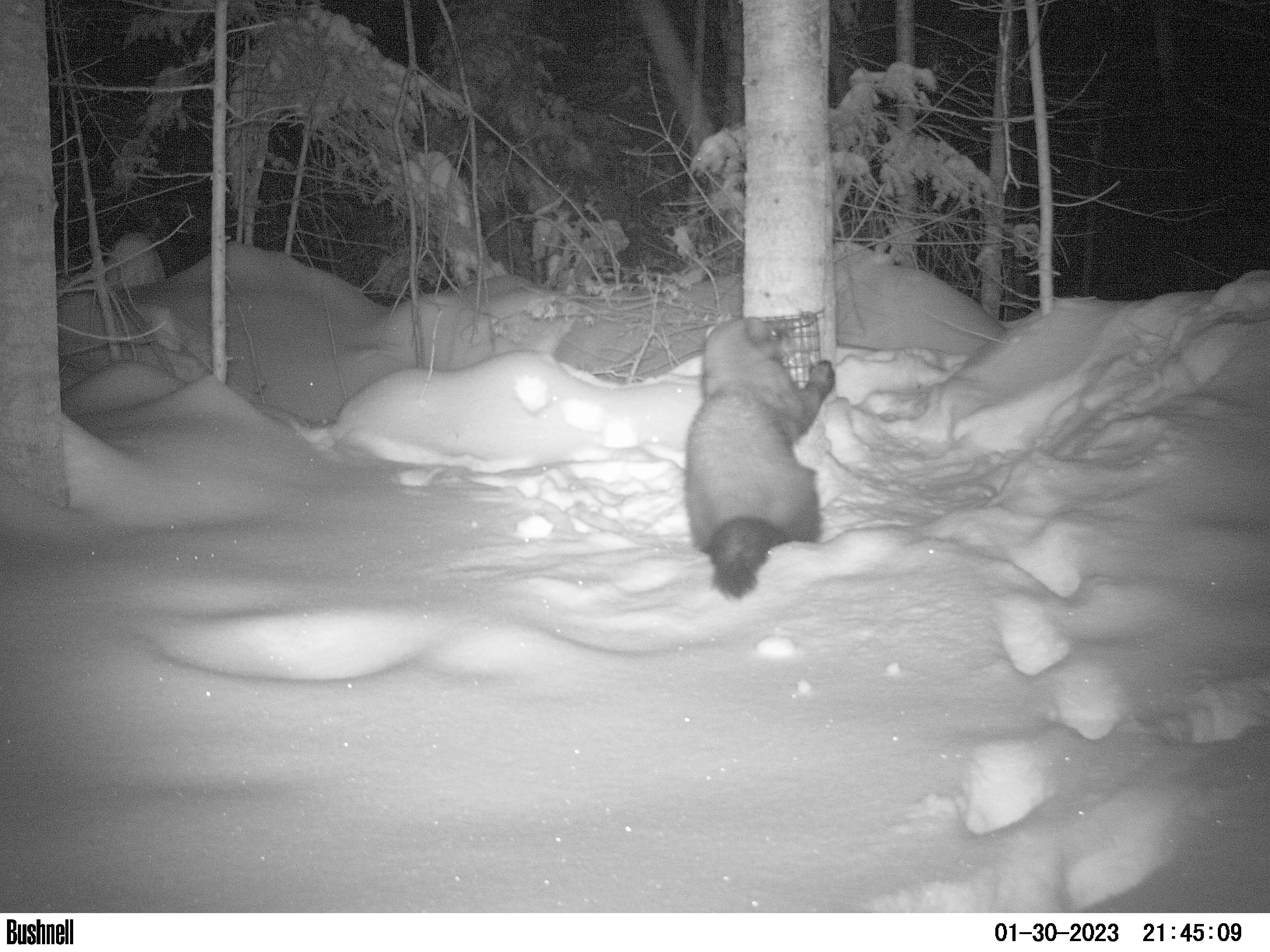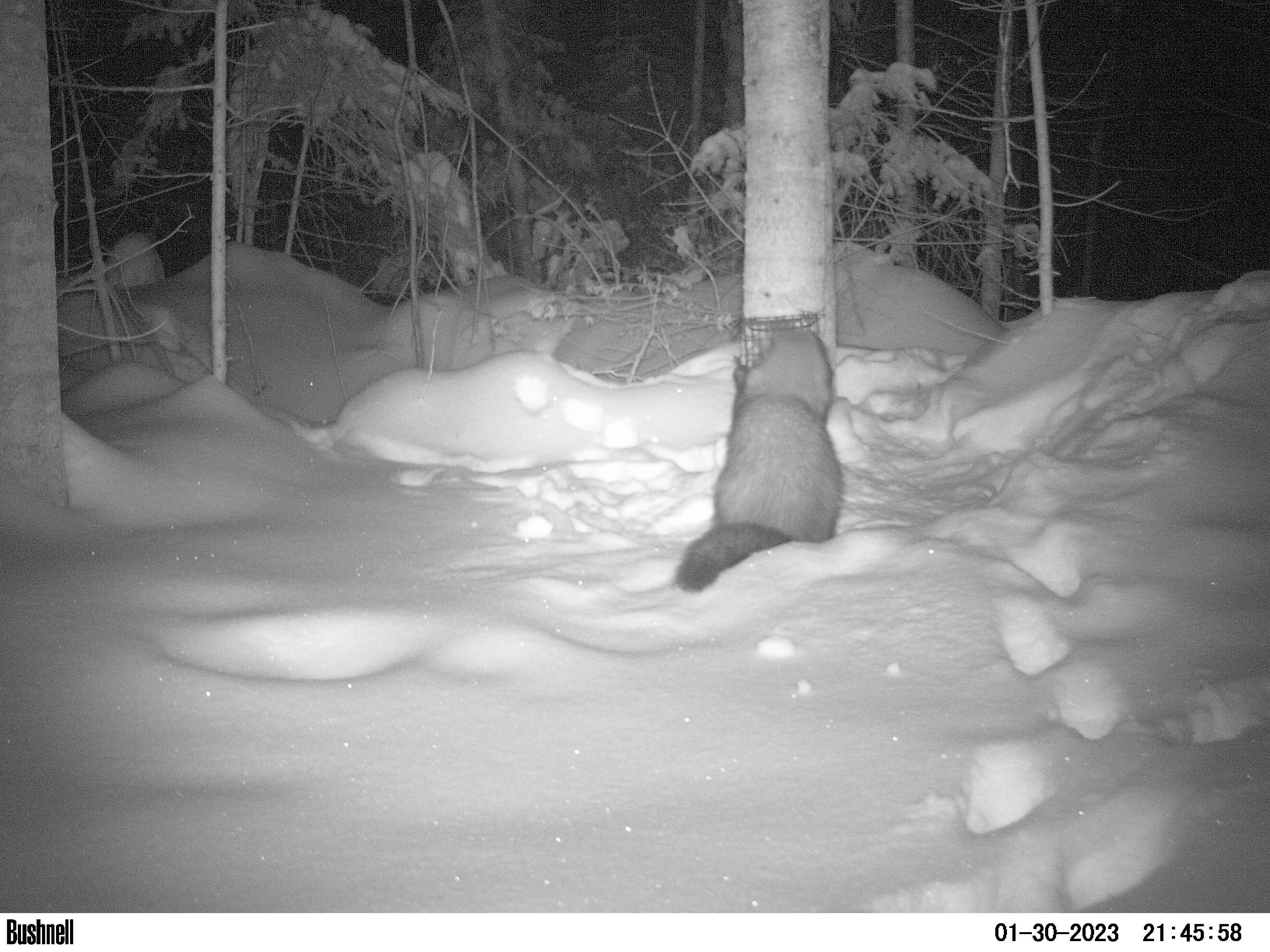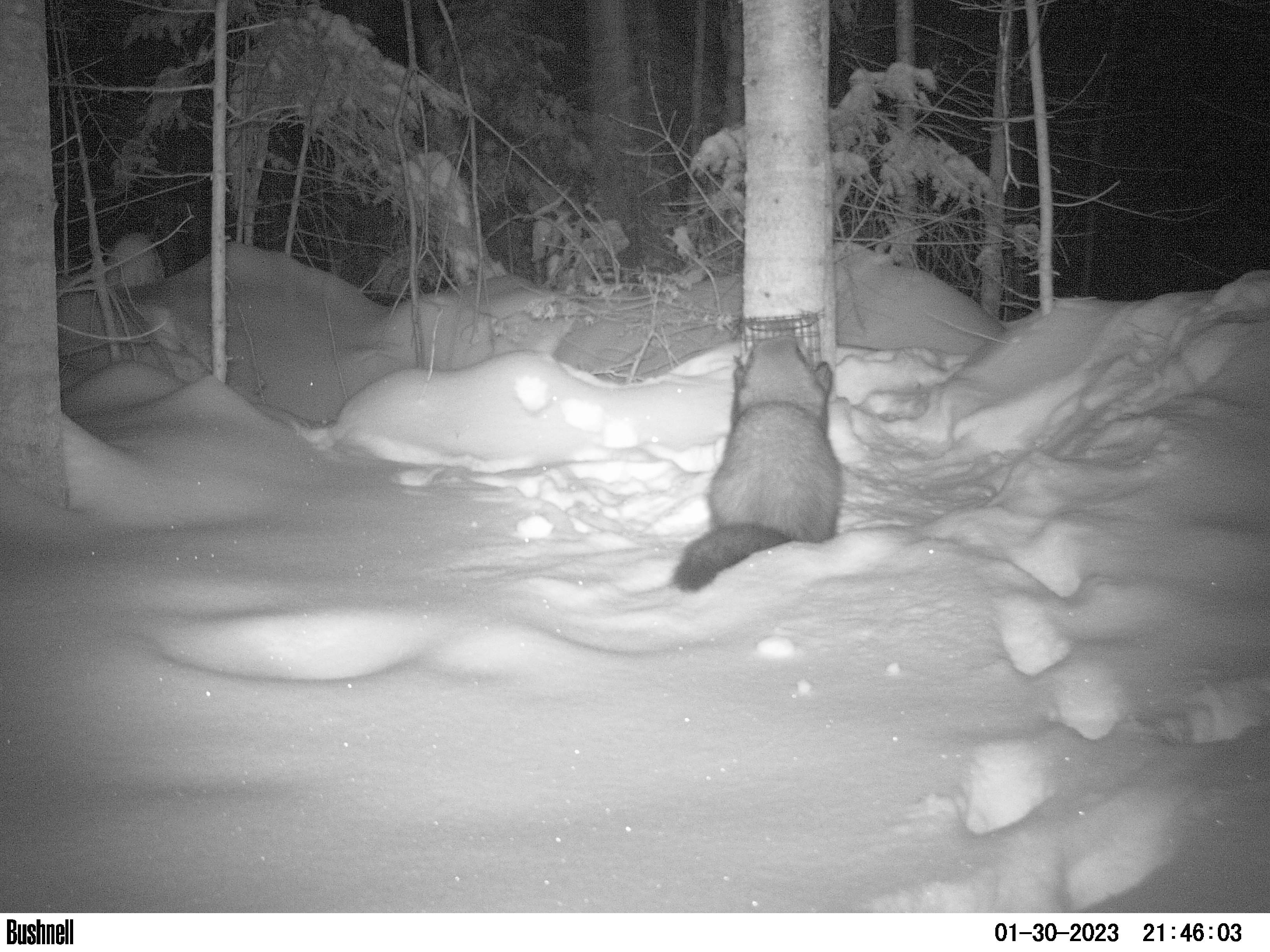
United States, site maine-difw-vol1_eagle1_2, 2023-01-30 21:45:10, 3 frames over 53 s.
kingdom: Animalia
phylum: Chordata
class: Mammalia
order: Carnivora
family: Mustelidae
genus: Pekania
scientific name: Pekania pennanti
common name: fisher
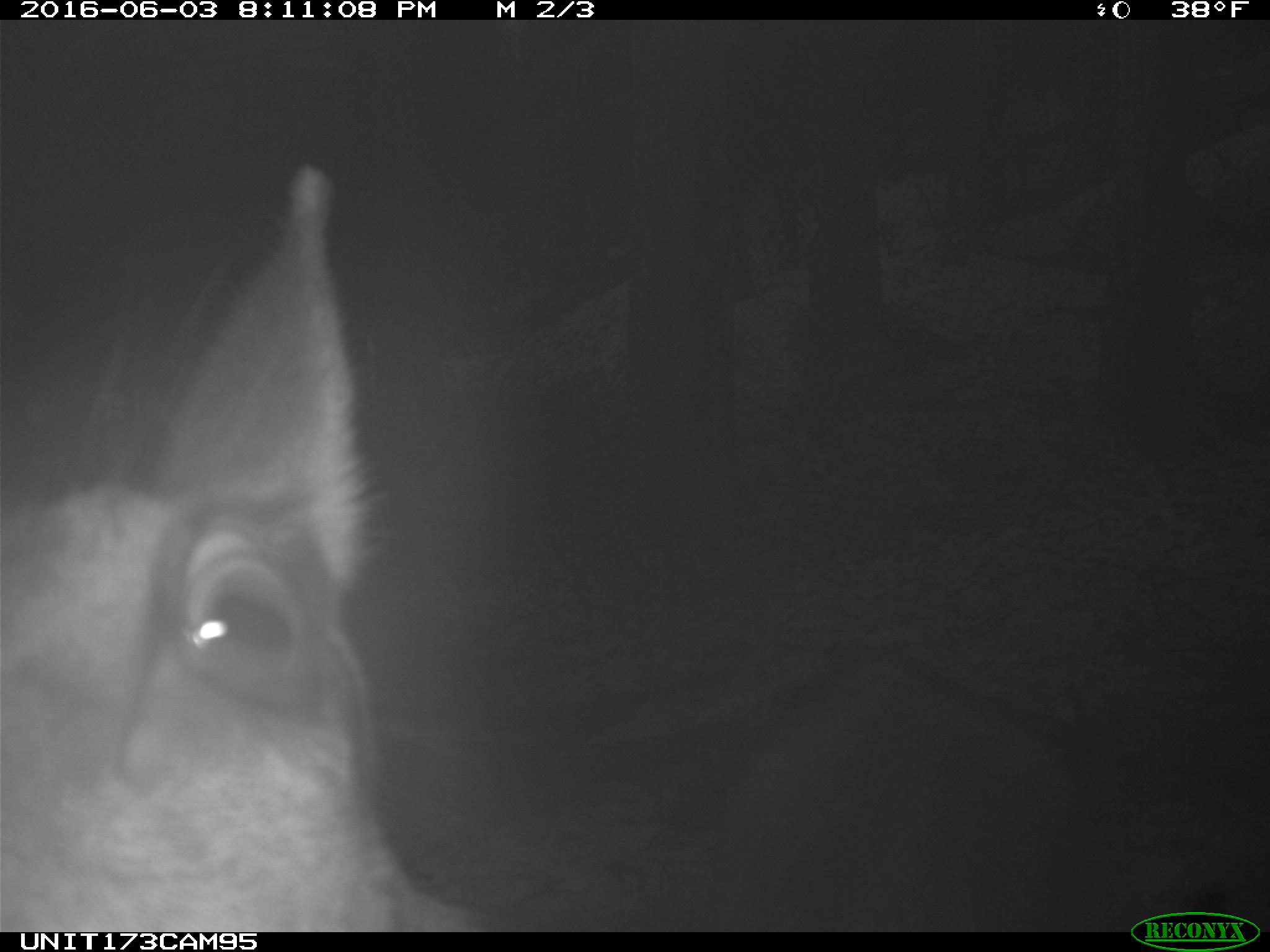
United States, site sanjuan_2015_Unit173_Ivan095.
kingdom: Animalia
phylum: Chordata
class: Mammalia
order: Artiodactyla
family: Cervidae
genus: Cervus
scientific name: Cervus elaphus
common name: red deer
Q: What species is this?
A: Cervus elaphus (red deer).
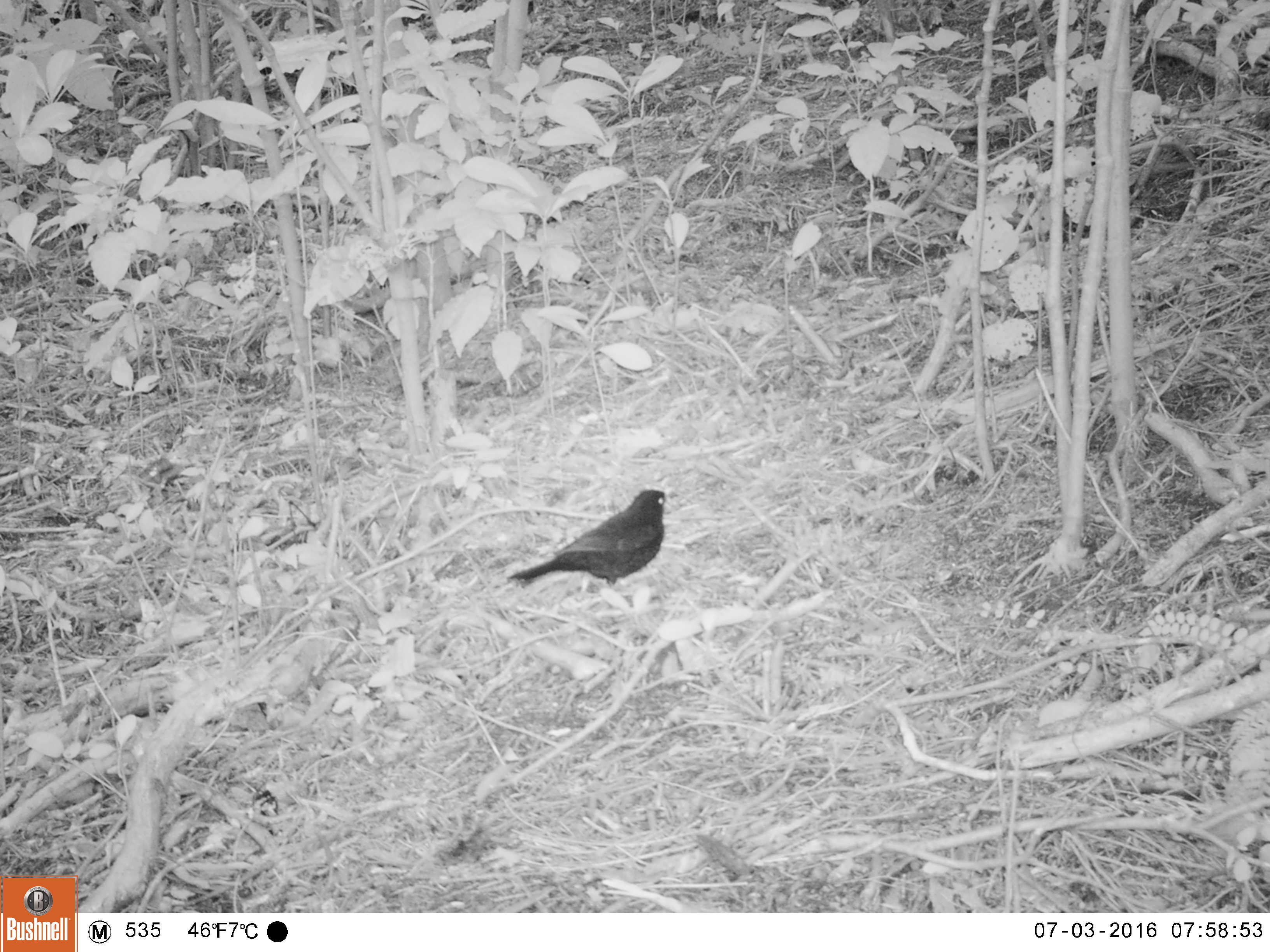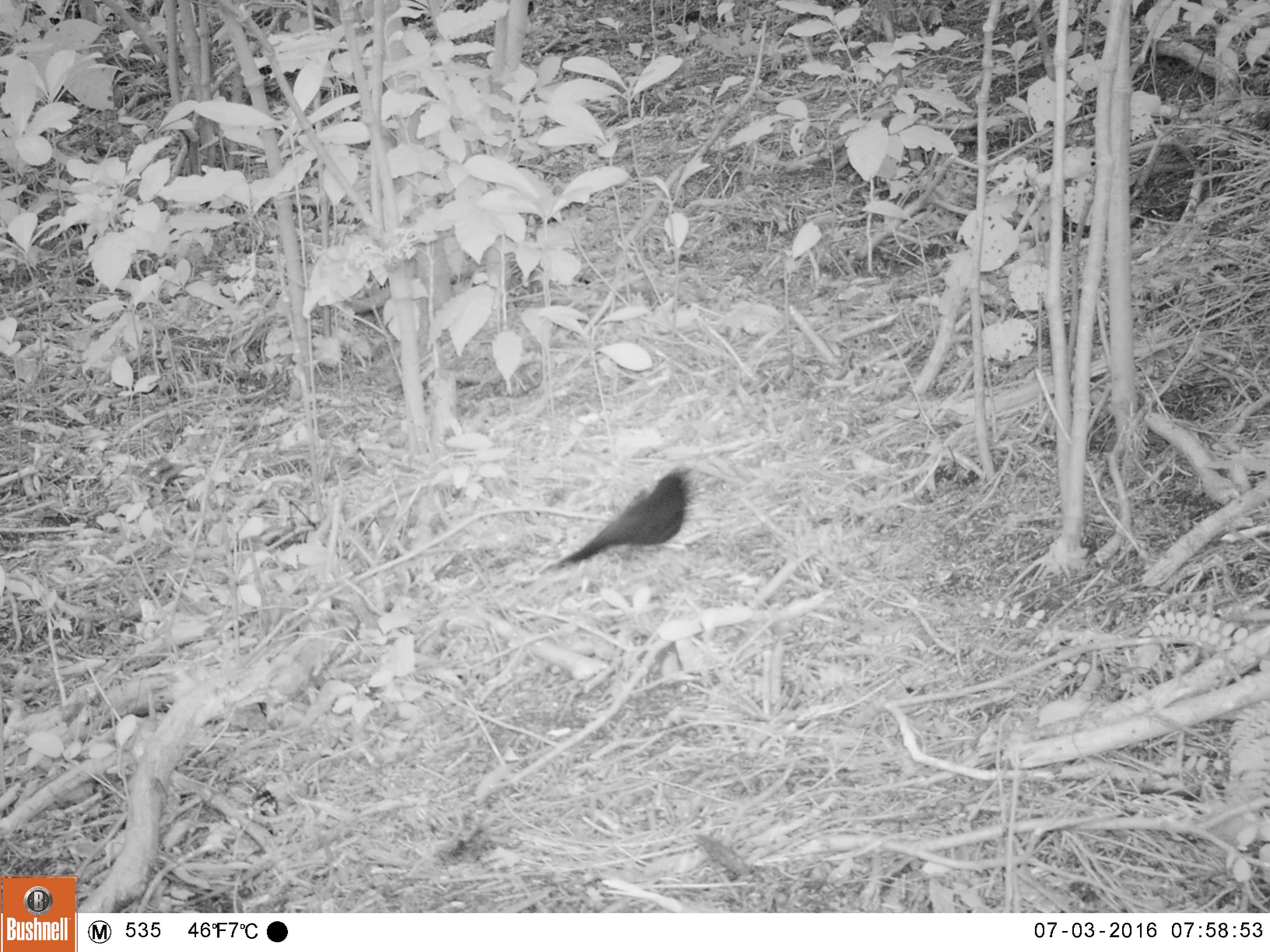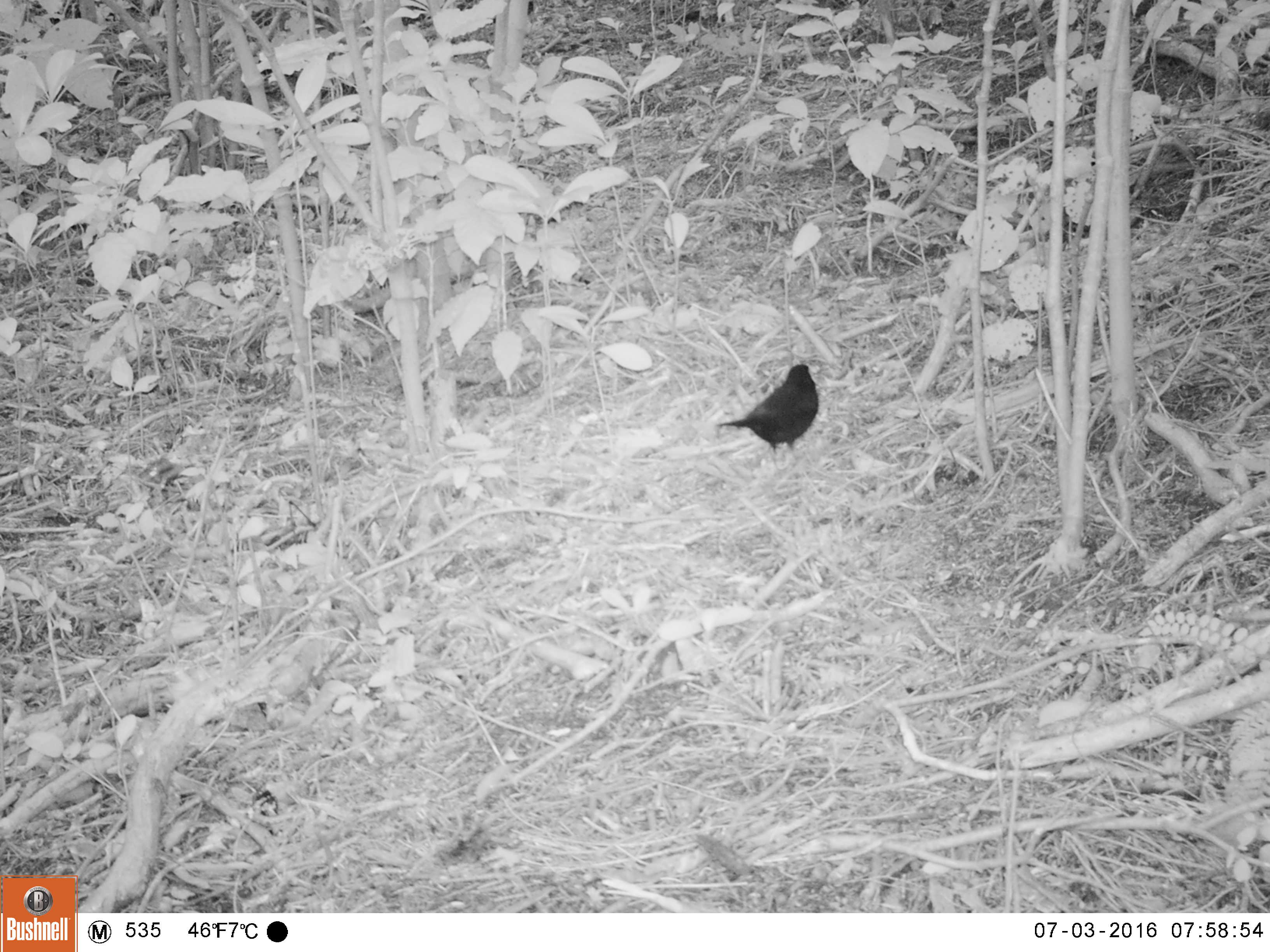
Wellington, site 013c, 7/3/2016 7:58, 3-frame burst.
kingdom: Animalia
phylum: Chordata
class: Aves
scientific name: Aves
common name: bird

Exercise directions: Copy all the lines of data exactly as they appear, dropping any images.

Solution for this exercise:
United States, site maine-difw-vol1_eagle1_2, 2023-01-30 21:45:10, 3 frames over 53 s.
kingdom: Animalia
phylum: Chordata
class: Mammalia
order: Carnivora
family: Mustelidae
genus: Pekania
scientific name: Pekania pennanti
common name: fisher
United States, site sanjuan_2015_Unit173_Ivan095.
kingdom: Animalia
phylum: Chordata
class: Mammalia
order: Artiodactyla
family: Cervidae
genus: Cervus
scientific name: Cervus elaphus
common name: red deer
Q: What species is this?
A: Cervus elaphus (red deer).
Wellington, site 013c, 7/3/2016 7:58, 3-frame burst.
kingdom: Animalia
phylum: Chordata
class: Aves
scientific name: Aves
common name: bird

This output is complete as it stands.